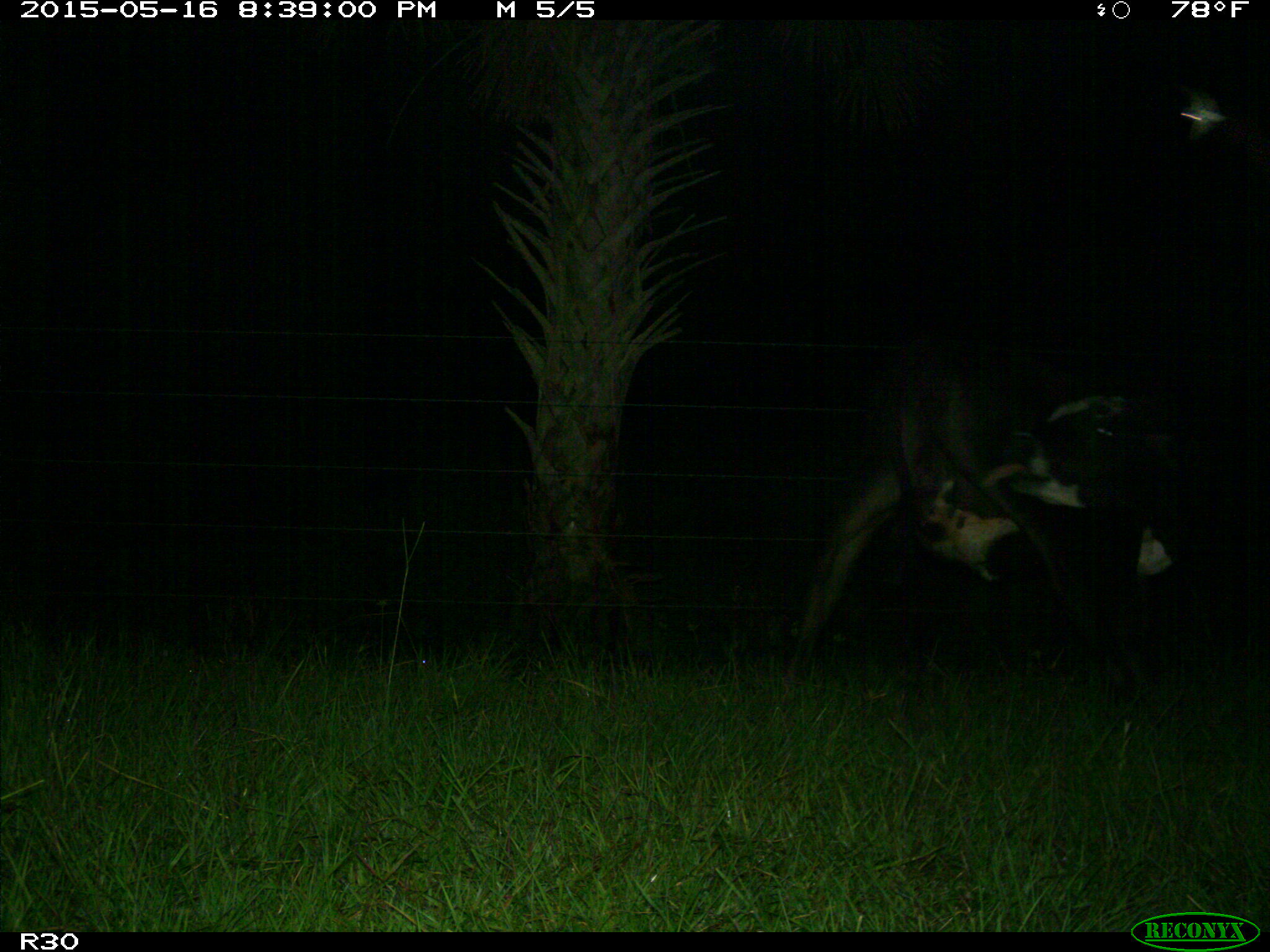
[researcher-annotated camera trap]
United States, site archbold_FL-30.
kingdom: Animalia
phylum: Chordata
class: Mammalia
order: Artiodactyla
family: Bovidae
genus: Bos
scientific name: Bos taurus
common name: domestic cow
^^^^^^^^
Each entry should be output word for word, with no pictures carried over.

[researcher-annotated camera trap]
United States, site archbold_FL-30.
kingdom: Animalia
phylum: Chordata
class: Mammalia
order: Artiodactyla
family: Bovidae
genus: Bos
scientific name: Bos taurus
common name: domestic cow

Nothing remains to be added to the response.